**Excerpt provided**
Yeah, we can do so. I agree that is simple.

But, I tried to make the behavior compatible with the regular
mode. btrfs_scratch_superblock(), which handle the case for the regular
mode, just overwrites the SB magic (4 bytes?) and leaves other field
intact. I guess it is for a rescue option?

That is not possible on a sequential write required zone. So, I'd just
reset the zone entirely. (Well, reading the last SB, resetting the zone,
writing SB data with magic cleared may work..., though)

For a conventional zone, we can do the same logic as the regular case. So,
I follow that.

Xuefer Sept. 13, 2024, 2:45 p.m. UTC | #3

Thanks. applied on 6.10.9-gentoo and works for me
# btrfs device add /dev/sdd /d/ -f
# btrfs de remove /dev/sdd /d/
# lsblk -f
NAME   FSTYPE FSVER LABEL     UUID
FSAVAIL FSUSE% MOUNTPOINTS
sdd
sde    btrfs        downloads 8d4bcd03-3f85-4aae-a7dc-a302f1d6d8bb
5.9T    53% /d
sdf    btrfs        downloads 8d4bcd03-3f85-4aae-a7dc-a302f1d6d8bb

# dmesg | tail
[31061.373787] BTRFS info (device sde): host-managed zoned block
device /dev/sdd, 52156 zones of 268435456 bytes
[31061.430513] BTRFS info (device sde): disk added /dev/sdd
[31068.855965] BTRFS info (device sde): device deleted: /dev/sdd

no more error, no dd needed to clear manually

On Fri, Sep 13, 2024 at 10:16 AM Naohiro Aota <naohiro.aota@wdc.com> wrote:
>
> btrfs_reset_sb_log_zones() properly resets a zone if the first zone of SB
> log zones is not a conventional zone, which clears a SB magic
> properly. However, it leaves SB magic on a conventional zone intact. As a
> result, "btrfs delete" cannot remove the SB magic on a conventional
> zone. So, re-adding the disk results in an error.
>
> Use the same logic as btrfs_scratch_superblock() to remove the magic, if
> the first zone is conventional.
>
> Reported-by: Xuefer <xuefer@gmail.com>
> Link: https://bugzilla.kernel.org/show_bug.cgi?id=219170
> Fixes: 12659251ca5d ("btrfs: implement log-structured superblock for ZONED mode")
> CC: stable@vger.kernel.org # 5.15+
> Signed-off-by: Naohiro Aota <naohiro.aota@wdc.com>
> ---
>  fs/btrfs/volumes.c |  6 ++--
>  fs/btrfs/volumes.h |  2 ++
>  fs/btrfs/zoned.c   | 80 ++++++++++++++++++++++++++++++++++------------
>  fs/btrfs/zoned.h   |  4 +--
>  4 files changed, 67 insertions(+), 25 deletions(-)

Extracted records
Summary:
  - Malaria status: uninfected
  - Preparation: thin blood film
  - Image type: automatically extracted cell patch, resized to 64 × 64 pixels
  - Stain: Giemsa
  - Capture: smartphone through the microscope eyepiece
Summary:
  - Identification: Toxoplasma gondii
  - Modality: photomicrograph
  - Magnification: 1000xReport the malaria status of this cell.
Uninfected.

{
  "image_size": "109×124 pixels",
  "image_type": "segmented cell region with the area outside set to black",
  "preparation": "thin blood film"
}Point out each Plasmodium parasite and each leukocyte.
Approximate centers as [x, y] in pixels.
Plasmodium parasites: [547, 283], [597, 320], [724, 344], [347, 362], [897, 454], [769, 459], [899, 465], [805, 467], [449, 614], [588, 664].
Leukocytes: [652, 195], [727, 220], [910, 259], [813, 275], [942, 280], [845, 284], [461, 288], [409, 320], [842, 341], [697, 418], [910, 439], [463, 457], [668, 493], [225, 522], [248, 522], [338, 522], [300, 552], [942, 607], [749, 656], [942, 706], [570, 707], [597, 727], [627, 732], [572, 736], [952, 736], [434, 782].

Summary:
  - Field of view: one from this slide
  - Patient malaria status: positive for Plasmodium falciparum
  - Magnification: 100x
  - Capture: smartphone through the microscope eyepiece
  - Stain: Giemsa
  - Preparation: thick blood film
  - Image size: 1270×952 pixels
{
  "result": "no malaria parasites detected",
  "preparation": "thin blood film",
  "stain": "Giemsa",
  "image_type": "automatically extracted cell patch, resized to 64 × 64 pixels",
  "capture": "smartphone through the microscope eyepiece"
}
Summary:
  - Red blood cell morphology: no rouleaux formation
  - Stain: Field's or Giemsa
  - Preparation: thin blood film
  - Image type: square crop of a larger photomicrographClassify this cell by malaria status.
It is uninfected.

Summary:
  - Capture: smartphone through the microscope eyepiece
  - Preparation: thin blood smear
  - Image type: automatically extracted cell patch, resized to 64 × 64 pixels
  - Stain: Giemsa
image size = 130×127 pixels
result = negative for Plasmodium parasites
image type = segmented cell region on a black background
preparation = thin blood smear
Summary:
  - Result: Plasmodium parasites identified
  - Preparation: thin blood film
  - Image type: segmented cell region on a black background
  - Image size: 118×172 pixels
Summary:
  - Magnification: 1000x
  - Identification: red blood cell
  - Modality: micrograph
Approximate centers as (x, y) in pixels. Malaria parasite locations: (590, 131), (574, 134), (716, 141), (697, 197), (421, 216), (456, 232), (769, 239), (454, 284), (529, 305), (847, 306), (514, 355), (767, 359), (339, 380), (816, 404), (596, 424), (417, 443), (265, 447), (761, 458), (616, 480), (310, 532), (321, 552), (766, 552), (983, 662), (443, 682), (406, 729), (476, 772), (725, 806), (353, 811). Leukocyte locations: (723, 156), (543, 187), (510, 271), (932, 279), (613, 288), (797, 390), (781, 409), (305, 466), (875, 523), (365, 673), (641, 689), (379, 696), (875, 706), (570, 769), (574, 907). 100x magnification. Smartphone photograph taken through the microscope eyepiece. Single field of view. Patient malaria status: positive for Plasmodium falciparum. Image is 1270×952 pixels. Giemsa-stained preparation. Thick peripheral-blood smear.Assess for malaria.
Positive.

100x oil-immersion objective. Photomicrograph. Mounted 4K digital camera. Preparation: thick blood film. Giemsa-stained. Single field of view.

**To be done**
1. Answer these about the btrfs thread:
(a) On which kernel version did Xuefer apply the patch?
(b) How many bytes is each zone of /dev/sdd in the dmesg output?
(c) How many files does the patch change?
2. Rewrite the btrfs thread between "Yeah, we can" and "I follow that.", inclusive, changing "regular" to "normal".
3. Pick up the btrfs thread at its last line and keep writing it.

**Results**
1.
(a) 6.10.9-gentoo
(b) 268435456 bytes
(c) 4 files

2.
Yeah, we can do so. I agree that is simple.

But, I tried to make the behavior compatible with the normal
mode. btrfs_scratch_superblock(), which handle the case for the normal
mode, just overwrites the SB magic (4 bytes?) and leaves other field
intact. I guess it is for a rescue option?

That is not possible on a sequential write required zone. So, I'd just
reset the zone entirely. (Well, reading the last SB, resetting the zone,
writing SB data with magic cleared may work..., though)

For a conventional zone, we can do the same logic as the normal case. So,
I follow that.

3.
>
> diff --git a/fs/btrfs/volumes.c b/fs/btrfs/volumes.c
> index 4a259bdaa21c..140c4ca74d4f 100644
> --- a/fs/btrfs/volumes.c
> +++ b/fs/btrfs/volumes.c
> @@ -1270,8 +1270,8 @@ void btrfs_release_disk_super(struct btrfs_super_block *super)
>         put_page(page);
>  }
>
> -static struct btrfs_super_block *btrfs_read_disk_super(struct block_device *bdev,
> -                                                      u64 bytenr, u64 bytenr_orig)
> +struct btrfs_super_block *btrfs_read_disk_super(struct block_device *bdev, u64 bytenr,
> +                                               u64 bytenr_orig)
>  {
>         struct btrfs_super_block *disk_super;
>         struct page *page;
> @@ -2101,7 +2101,7 @@ void btrfs_scratch_superblocks(struct btrfs_fs_info *fs_info, struct btrfs_devic
>
>         for (copy_num = 0; copy_num < BTRFS_SUPER_MIRROR_MAX; copy_num++) {
>                 if (bdev_is_zoned(bdev))
> -                       btrfs_reset_sb_log_zones(bdev, copy_num);
> +                       btrfs_reset_sb_log_zones(device, copy_num);
>                 else
>                         btrfs_scratch_superblock(fs_info, bdev, copy_num);
>         }
> diff --git a/fs/btrfs/volumes.h b/fs/btrfs/volumes.h
> index 03d2d60afe0c..176aa916fc05 100644
> --- a/fs/btrfs/volumes.h
> +++ b/fs/btrfs/volumes.h
> @@ -758,6 +758,8 @@ struct btrfs_chunk_map *btrfs_get_chunk_map(struct btrfs_fs_info *fs_info,
>                                             u64 logical, u64 length);
>  void btrfs_remove_chunk_map(struct btrfs_fs_info *fs_info, struct btrfs_chunk_map *map);
>  void btrfs_release_disk_super(struct btrfs_super_block *super);
> +struct btrfs_super_block *btrfs_read_disk_super(struct block_device *bdev, u64 bytenr,
> +                                               u64 bytenr_orig);
>
>  static inline void btrfs_dev_stat_inc(struct btrfs_device *dev,
>                                       int index)
> diff --git a/fs/btrfs/zoned.c b/fs/btrfs/zoned.c
> index 41ce252bb8fe..39d37a246b3e 100644
> --- a/fs/btrfs/zoned.c
> +++ b/fs/btrfs/zoned.c
> @@ -989,30 +989,70 @@ int btrfs_advance_sb_log(struct btrfs_device *device, int mirror)
>         return -EIO;
>  }
>
> -int btrfs_reset_sb_log_zones(struct block_device *bdev, int mirror)
> +int btrfs_reset_sb_log_zones(struct btrfs_device *device, int mirror)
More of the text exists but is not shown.